The front door opened again, and Shuggie came out on to the top step. Without addressing the women he turned to his mother and put his hands on his hips; he trust a foot forward and said as clear as Agnes had ever heard him speak, “We need to talk. I really do not think I can live here. It smells like cabbages and batteries. It’s simply unpossible.” (p.101)
p.101
Despite his older brother Leek’s attempts to get him to walk in a more masculine way by ‘not being so swishy’ and making ‘room for your cock’ (p.152), Shuggie is a target and he suffers.

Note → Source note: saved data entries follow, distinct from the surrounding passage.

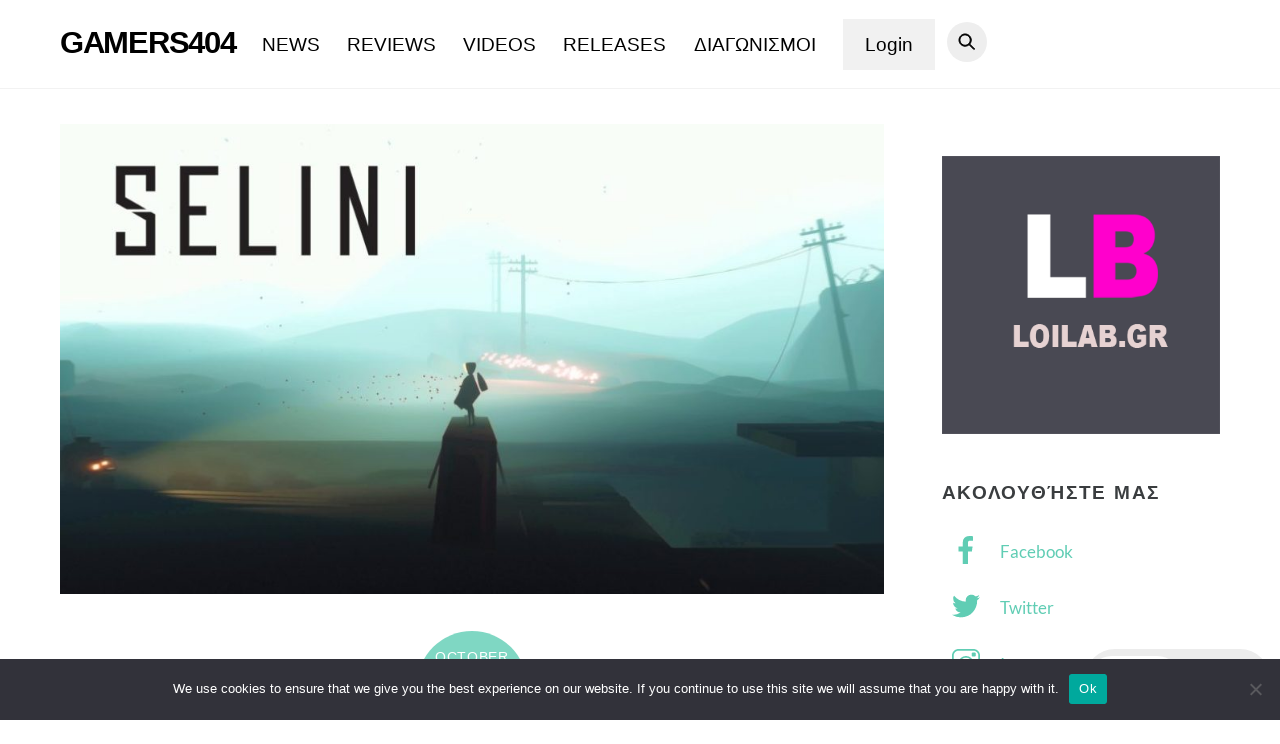

--- FILE ---
content_type: text/html; charset=utf-8
request_url: https://www.google.com/recaptcha/api2/aframe
body_size: 183
content:
<!DOCTYPE HTML><html><head><meta http-equiv="content-type" content="text/html; charset=UTF-8"></head><body><script nonce="It5j3RqQ_8_1Peh3wWTelA">/** Anti-fraud and anti-abuse applications only. See google.com/recaptcha */ try{var clients={'sodar':'https://pagead2.googlesyndication.com/pagead/sodar?'};window.addEventListener("message",function(a){try{if(a.source===window.parent){var b=JSON.parse(a.data);var c=clients[b['id']];if(c){var d=document.createElement('img');d.src=c+b['params']+'&rc='+(localStorage.getItem("rc::a")?sessionStorage.getItem("rc::b"):"");window.document.body.appendChild(d);sessionStorage.setItem("rc::e",parseInt(sessionStorage.getItem("rc::e")||0)+1);localStorage.setItem("rc::h",'1769144345551');}}}catch(b){}});window.parent.postMessage("_grecaptcha_ready", "*");}catch(b){}</script></body></html>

‘Social services’ is remarkably absent in this book. This is no surveillance state: instead it is a state of neglect. Would Shuggie have been better off, removed from his mother? No, I don’t think so. She is the centre of his world – too much- but his sense of obligation and persistence in keeping on hoping, keeping her sober, catching her beauty, lies at the core of his existence. Other people just drop away- his own siblings, his grandparents, his own father, her partner – none of them can withstand the selfishness and energy-draining repetition of Agnes’ drunkenness. An illness, yes, but one for which it is hard to have sympathy.
Why do I feel short-changed with this book as a Booker Prize winner? It is a long book at 430 pages, and it feels every bit of it without actually moving far (which is of course, a function of the stuck-ness of Agnes and her family). It tells a narrative well, its use of dialogue is good, the emotional tenor of Shuggie’s bond with his mother is nuanced, and Stuart imagines himself sensitively into Agnes’ befuddled mind. It is all of these things, but for me it didn’t have the literary heft that I would want a Booker Prize winner to have. It is, at heart, a misery memoir, self-contained within its own world. A worthy short-list contender, but for me not ‘winner’ material.
My rating: 8/10
Sourced from: Yarra Plenty Regional Library
I had my doubts about this when it was announced that it had won, and you have confirmed for me that it’s not a book I want to read.
It is a very sad book and while I enjoyed it, it is not one I would recommend to just anyone. What an extraordinary character his mother was and is an accurate example of someone struggling with alcoholism. Like Shuggie, I just kept hoping and hoping for her. While whether the book has great literary merit or not, I don’t know but of all I have read in the last year or so, it had the most profound effect on me.
His depiction of his mother is certainly a very nuanced, sensitive portrayal. It all ends very sadly.
Sad but predictable ending by both his mother and Shuggie. As you no doubt know, Shuggie went on to great success. I look forward to his next book.